Когда-то семья Троизи была вполне благополучной и устроенной. Отец моей бабушки был коммерсант. Не знаю, чем он занимался, но по дагерротипам, сохранившимся у бабушки, видно было, что жили хорошо: ножки стульев отражались в начищенном паркете, прабабушка Ольга Ивановна была в кринолинах и кружевах, все четыре дочки тоже были расфранчены. Старшую дочку звали Любовью, вторую - бабушку мою - Надеждой, третью - Верой, четвертую - Софьей.

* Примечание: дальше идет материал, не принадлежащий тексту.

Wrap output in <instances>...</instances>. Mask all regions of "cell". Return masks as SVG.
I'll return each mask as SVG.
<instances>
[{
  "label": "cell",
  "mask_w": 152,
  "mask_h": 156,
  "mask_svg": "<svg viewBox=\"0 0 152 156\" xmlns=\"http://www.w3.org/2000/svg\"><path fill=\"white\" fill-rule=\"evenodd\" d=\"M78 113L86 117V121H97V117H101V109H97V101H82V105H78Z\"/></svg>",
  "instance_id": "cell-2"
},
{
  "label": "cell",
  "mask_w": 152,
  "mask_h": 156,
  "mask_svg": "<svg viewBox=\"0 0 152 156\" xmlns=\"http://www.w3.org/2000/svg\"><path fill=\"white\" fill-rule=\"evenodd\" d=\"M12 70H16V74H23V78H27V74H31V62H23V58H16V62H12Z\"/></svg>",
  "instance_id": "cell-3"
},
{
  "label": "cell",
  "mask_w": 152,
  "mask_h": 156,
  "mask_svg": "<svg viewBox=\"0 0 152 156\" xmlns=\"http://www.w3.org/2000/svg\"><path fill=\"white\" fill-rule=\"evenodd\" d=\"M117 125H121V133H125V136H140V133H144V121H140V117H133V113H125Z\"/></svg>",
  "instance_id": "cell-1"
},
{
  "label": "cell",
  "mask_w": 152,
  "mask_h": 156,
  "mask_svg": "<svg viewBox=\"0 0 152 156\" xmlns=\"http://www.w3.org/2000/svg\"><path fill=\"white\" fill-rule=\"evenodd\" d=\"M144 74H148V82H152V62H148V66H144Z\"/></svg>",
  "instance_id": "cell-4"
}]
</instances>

"Нас было четыре барышни, - говорила бабушка, - и все мы были очень музыкальны". Иногда она добавляла: "И красивы", но, в сущности, красива была только Вера Николаевна, обладавшая к тому же прекрасным голосом, даже на моей памяти она была еще красива и хорошо пела. По-настоящему играла на рояле только бабушка Надежда Николаевна; Любовь Николаевна и Софья Николаевна бренчали кое-как.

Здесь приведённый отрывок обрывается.